康伯也是自嘲的说,“终归是老了,犹记得上次兵进郾城,还是二十年前,如今,机会难得,先把眼前事做好便是,后来之事,管它去。”
他顿一顿,又说,“朱相,我知你不屑梁临波出身,但是啊,我大宋的未来,还是在他和火器监学院身上,临波的师承虽然神秘,但是效果有目共睹,身份虽然不明,但是忠心不二。将来,只要他不行不义之事,万万助他,我或许看不见,但是你有的是时日,看看他能把大宋带到何许高度。莫要让公孙鞅之事出现在临波身上。莫要让将士们寒心,莫要让学子们失了信念,莫要让平民没了盼望。”
“我……”
朱倬不知道说什么才好,想了几句,还没出口便咽了回去,此时,无论他说些什么,都是毫无力道的解释。朝堂上四位宰执当中,可以说是最为反感火器监或者是梁范的作为。
放在北宋,就是司马光一般的存在,好在,没有司马老头那么倔,在建康时候,还是给了北伐兵团不少支持。但是在其他三人面前,更多时候还是唱反调,只不过在整体上,仍旧是主战派而已。
陈康伯不明白,朱倬为何会有这种看法,但是眼看着他很有可能成为下一任首相。

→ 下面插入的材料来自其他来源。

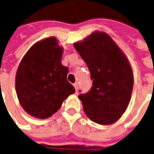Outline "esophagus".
<instances>
[{"instance_id": "1", "label": "esophagus", "mask_w": 154, "mask_h": 154, "mask_svg": "<svg viewBox=\"0 0 154 154\" xmlns=\"http://www.w3.org/2000/svg\"><path fill=\"white\" fill-rule=\"evenodd\" d=\"M73 87H74V88H75V90H76V93L77 94V89H78V84H77V82H76V83H74V84H73Z\"/></svg>"}]
</instances>
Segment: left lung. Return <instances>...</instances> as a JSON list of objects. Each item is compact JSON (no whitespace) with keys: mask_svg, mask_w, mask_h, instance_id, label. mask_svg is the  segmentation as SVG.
I'll use <instances>...</instances> for the list:
<instances>
[{"mask_svg":"<svg viewBox=\"0 0 154 154\" xmlns=\"http://www.w3.org/2000/svg\"><path fill=\"white\" fill-rule=\"evenodd\" d=\"M91 74L90 91L78 96L87 116L99 125H111L124 114L133 88V72L127 57L104 32L95 31L74 43Z\"/></svg>","mask_w":154,"mask_h":154,"instance_id":"obj_1","label":"left lung"}]
</instances>
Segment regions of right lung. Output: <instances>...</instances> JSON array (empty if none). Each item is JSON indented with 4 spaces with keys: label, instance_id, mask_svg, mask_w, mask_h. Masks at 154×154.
Segmentation results:
<instances>
[{
    "label": "right lung",
    "instance_id": "obj_1",
    "mask_svg": "<svg viewBox=\"0 0 154 154\" xmlns=\"http://www.w3.org/2000/svg\"><path fill=\"white\" fill-rule=\"evenodd\" d=\"M63 48L55 37L37 42L20 62L16 74V92L29 115L46 119L54 115L65 99L75 93L67 81L68 68L61 64Z\"/></svg>",
    "mask_w": 154,
    "mask_h": 154
}]
</instances>
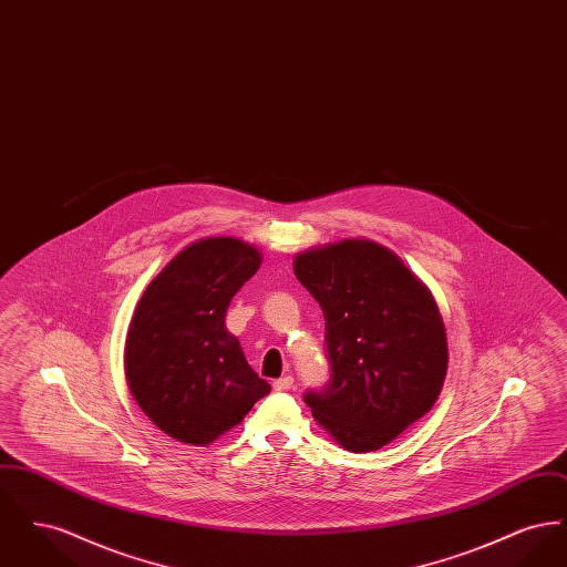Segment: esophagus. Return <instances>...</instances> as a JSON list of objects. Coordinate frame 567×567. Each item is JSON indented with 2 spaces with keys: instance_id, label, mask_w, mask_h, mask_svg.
Returning a JSON list of instances; mask_svg holds the SVG:
<instances>
[{
  "instance_id": "esophagus-1",
  "label": "esophagus",
  "mask_w": 567,
  "mask_h": 567,
  "mask_svg": "<svg viewBox=\"0 0 567 567\" xmlns=\"http://www.w3.org/2000/svg\"><path fill=\"white\" fill-rule=\"evenodd\" d=\"M293 389V377H282L274 380V391H289Z\"/></svg>"
}]
</instances>
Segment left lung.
Listing matches in <instances>:
<instances>
[{"instance_id":"1","label":"left lung","mask_w":567,"mask_h":567,"mask_svg":"<svg viewBox=\"0 0 567 567\" xmlns=\"http://www.w3.org/2000/svg\"><path fill=\"white\" fill-rule=\"evenodd\" d=\"M297 280L323 310L331 380L303 402L342 449L378 451L432 410L449 368L430 289L389 248L342 240L299 252Z\"/></svg>"}]
</instances>
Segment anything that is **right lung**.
I'll return each instance as SVG.
<instances>
[{"label":"right lung","instance_id":"add662e5","mask_svg":"<svg viewBox=\"0 0 567 567\" xmlns=\"http://www.w3.org/2000/svg\"><path fill=\"white\" fill-rule=\"evenodd\" d=\"M259 266L255 246L204 238L183 248L135 306L125 342L127 384L142 412L178 442H215L270 393L225 329L231 297Z\"/></svg>","mask_w":567,"mask_h":567}]
</instances>
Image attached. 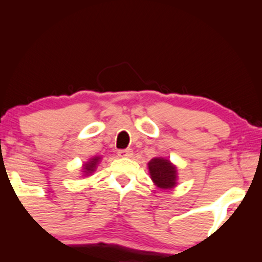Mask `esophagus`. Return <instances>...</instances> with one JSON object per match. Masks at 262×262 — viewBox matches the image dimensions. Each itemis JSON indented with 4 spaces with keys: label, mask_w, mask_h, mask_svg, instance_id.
Wrapping results in <instances>:
<instances>
[{
    "label": "esophagus",
    "mask_w": 262,
    "mask_h": 262,
    "mask_svg": "<svg viewBox=\"0 0 262 262\" xmlns=\"http://www.w3.org/2000/svg\"><path fill=\"white\" fill-rule=\"evenodd\" d=\"M132 155H134L132 149H124V150H119V151H118V156L119 157H132Z\"/></svg>",
    "instance_id": "esophagus-1"
}]
</instances>
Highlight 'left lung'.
<instances>
[{"mask_svg":"<svg viewBox=\"0 0 262 262\" xmlns=\"http://www.w3.org/2000/svg\"><path fill=\"white\" fill-rule=\"evenodd\" d=\"M149 174L157 188L171 189L178 185V168L168 159L154 157L148 162Z\"/></svg>","mask_w":262,"mask_h":262,"instance_id":"left-lung-1","label":"left lung"}]
</instances>
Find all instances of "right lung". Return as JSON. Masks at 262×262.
<instances>
[{
	"label": "right lung",
	"instance_id": "add662e5",
	"mask_svg": "<svg viewBox=\"0 0 262 262\" xmlns=\"http://www.w3.org/2000/svg\"><path fill=\"white\" fill-rule=\"evenodd\" d=\"M100 161H101V156H93L87 161V162H84L81 170L82 174H83L82 177H91V175L95 171Z\"/></svg>",
	"mask_w": 262,
	"mask_h": 262
}]
</instances>
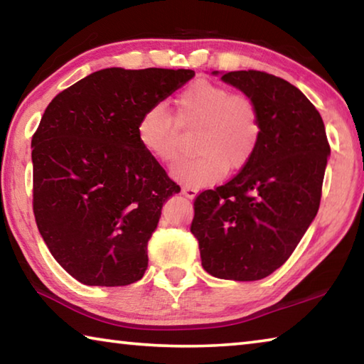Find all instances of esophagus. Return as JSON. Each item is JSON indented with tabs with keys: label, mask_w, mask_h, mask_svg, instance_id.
I'll return each mask as SVG.
<instances>
[{
	"label": "esophagus",
	"mask_w": 364,
	"mask_h": 364,
	"mask_svg": "<svg viewBox=\"0 0 364 364\" xmlns=\"http://www.w3.org/2000/svg\"><path fill=\"white\" fill-rule=\"evenodd\" d=\"M181 193H183V196H186L188 199H194L196 194H197V189L193 188V186H183Z\"/></svg>",
	"instance_id": "obj_1"
}]
</instances>
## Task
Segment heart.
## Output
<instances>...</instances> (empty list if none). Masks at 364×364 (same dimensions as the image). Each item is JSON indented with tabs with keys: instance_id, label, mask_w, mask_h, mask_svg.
I'll return each instance as SVG.
<instances>
[{
	"instance_id": "1",
	"label": "heart",
	"mask_w": 364,
	"mask_h": 364,
	"mask_svg": "<svg viewBox=\"0 0 364 364\" xmlns=\"http://www.w3.org/2000/svg\"><path fill=\"white\" fill-rule=\"evenodd\" d=\"M175 119L164 106H152L139 117V144L164 165L181 154V132L196 130V157L183 160L173 176L188 186L220 181L226 171H239L255 156L262 139V117L247 95L232 93L225 85L199 78L175 100Z\"/></svg>"
}]
</instances>
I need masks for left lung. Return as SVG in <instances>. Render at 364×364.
Here are the masks:
<instances>
[{
  "mask_svg": "<svg viewBox=\"0 0 364 364\" xmlns=\"http://www.w3.org/2000/svg\"><path fill=\"white\" fill-rule=\"evenodd\" d=\"M221 80L257 102L262 139L236 176L196 197L191 232L207 273L258 281L284 264L316 217L331 147L316 107L284 78L237 70Z\"/></svg>",
  "mask_w": 364,
  "mask_h": 364,
  "instance_id": "8db88e82",
  "label": "left lung"
}]
</instances>
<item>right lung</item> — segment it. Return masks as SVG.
<instances>
[{"instance_id": "add662e5", "label": "right lung", "mask_w": 364, "mask_h": 364, "mask_svg": "<svg viewBox=\"0 0 364 364\" xmlns=\"http://www.w3.org/2000/svg\"><path fill=\"white\" fill-rule=\"evenodd\" d=\"M194 77L186 69L91 73L49 102L32 136L33 215L49 252L86 286H127L180 186L139 144L147 109Z\"/></svg>"}]
</instances>
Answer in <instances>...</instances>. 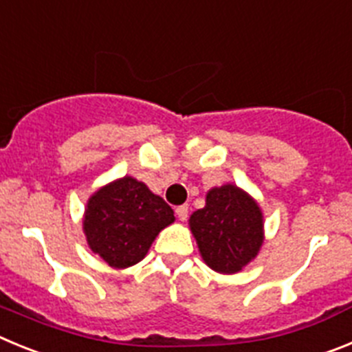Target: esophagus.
I'll use <instances>...</instances> for the list:
<instances>
[{"mask_svg": "<svg viewBox=\"0 0 352 352\" xmlns=\"http://www.w3.org/2000/svg\"><path fill=\"white\" fill-rule=\"evenodd\" d=\"M175 214L180 221H186L188 219V214H189V207L188 205H180V207L175 208Z\"/></svg>", "mask_w": 352, "mask_h": 352, "instance_id": "1", "label": "esophagus"}]
</instances>
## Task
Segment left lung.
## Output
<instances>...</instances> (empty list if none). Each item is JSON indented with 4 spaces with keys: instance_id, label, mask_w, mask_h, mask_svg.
Returning <instances> with one entry per match:
<instances>
[{
    "instance_id": "obj_1",
    "label": "left lung",
    "mask_w": 352,
    "mask_h": 352,
    "mask_svg": "<svg viewBox=\"0 0 352 352\" xmlns=\"http://www.w3.org/2000/svg\"><path fill=\"white\" fill-rule=\"evenodd\" d=\"M189 228L204 261L219 274L242 270L263 243L261 208L233 184L210 189L205 207L189 217Z\"/></svg>"
}]
</instances>
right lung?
<instances>
[{
    "mask_svg": "<svg viewBox=\"0 0 352 352\" xmlns=\"http://www.w3.org/2000/svg\"><path fill=\"white\" fill-rule=\"evenodd\" d=\"M175 221L172 207L144 182L122 177L98 189L87 201L84 233L91 251L113 268L145 258L163 228Z\"/></svg>",
    "mask_w": 352,
    "mask_h": 352,
    "instance_id": "obj_1",
    "label": "right lung"
}]
</instances>
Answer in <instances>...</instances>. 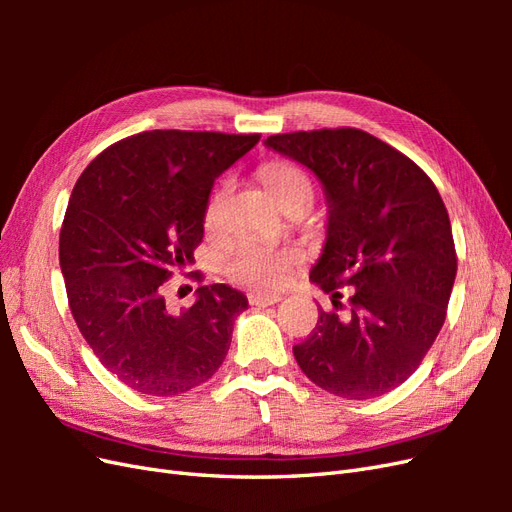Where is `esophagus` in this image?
<instances>
[{"label": "esophagus", "instance_id": "1", "mask_svg": "<svg viewBox=\"0 0 512 512\" xmlns=\"http://www.w3.org/2000/svg\"><path fill=\"white\" fill-rule=\"evenodd\" d=\"M247 301H250V305H256V307H269V305L280 303V301H282V297H280V294L250 292V294H247Z\"/></svg>", "mask_w": 512, "mask_h": 512}]
</instances>
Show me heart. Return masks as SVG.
Masks as SVG:
<instances>
[{
	"label": "heart",
	"instance_id": "obj_1",
	"mask_svg": "<svg viewBox=\"0 0 512 512\" xmlns=\"http://www.w3.org/2000/svg\"><path fill=\"white\" fill-rule=\"evenodd\" d=\"M269 194L282 209L290 200L303 198L312 203L314 183L305 170L290 162H271L260 170ZM226 188L215 190L207 200L203 213V226L207 232H218L222 224V203ZM303 260V250L297 245L271 247L256 241H243L235 252L226 258V273L235 282L250 284L262 290L280 288L286 282L288 271Z\"/></svg>",
	"mask_w": 512,
	"mask_h": 512
}]
</instances>
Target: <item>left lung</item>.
Wrapping results in <instances>:
<instances>
[{"instance_id": "8db88e82", "label": "left lung", "mask_w": 512, "mask_h": 512, "mask_svg": "<svg viewBox=\"0 0 512 512\" xmlns=\"http://www.w3.org/2000/svg\"><path fill=\"white\" fill-rule=\"evenodd\" d=\"M267 147L314 170L329 235L309 280L344 314L322 312L292 346L303 374L346 399L406 382L436 342L457 275L451 220L421 166L356 128L273 134ZM349 305L338 301L341 288Z\"/></svg>"}]
</instances>
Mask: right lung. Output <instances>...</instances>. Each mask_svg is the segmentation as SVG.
Instances as JSON below:
<instances>
[{"label":"right lung","instance_id":"add662e5","mask_svg":"<svg viewBox=\"0 0 512 512\" xmlns=\"http://www.w3.org/2000/svg\"><path fill=\"white\" fill-rule=\"evenodd\" d=\"M260 134L151 130L123 138L76 181L59 265L76 327L132 391L170 397L209 380L247 299L226 284L168 312L162 286L194 262L213 181Z\"/></svg>","mask_w":512,"mask_h":512}]
</instances>
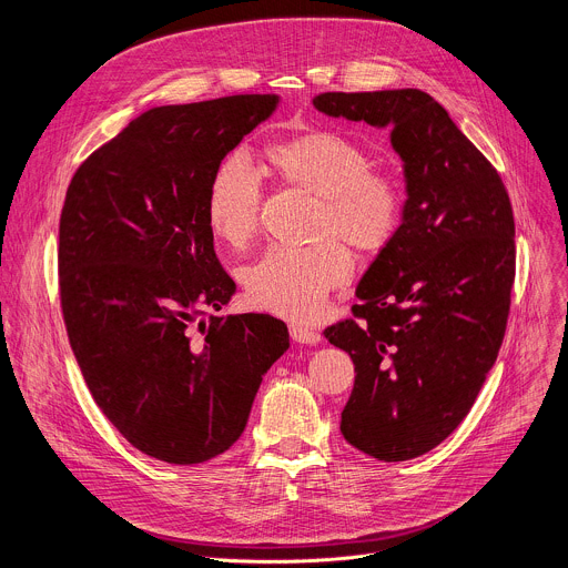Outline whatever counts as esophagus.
Returning <instances> with one entry per match:
<instances>
[{
  "instance_id": "obj_1",
  "label": "esophagus",
  "mask_w": 568,
  "mask_h": 568,
  "mask_svg": "<svg viewBox=\"0 0 568 568\" xmlns=\"http://www.w3.org/2000/svg\"><path fill=\"white\" fill-rule=\"evenodd\" d=\"M290 335L294 342L298 344H310V346H316L321 342V335L318 331L310 328V326H303V323H292L290 326Z\"/></svg>"
}]
</instances>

那么,最后一班岗终归是要站好,梁范的作用,明眼人都能看出来,虽然他尽量避免招惹敌对势力,但是在行事过程中,不能所有人满意。
若是别人,倒也无所谓,但是首相的话,可就要好生处置,不然,即便是未来的官家看重,依然有着这样那样的问题。
不过,朱倬只是一种可能,按照太子对张浚的念想,也有可能成为真正掌权之人。朱倬或许会有半年过度。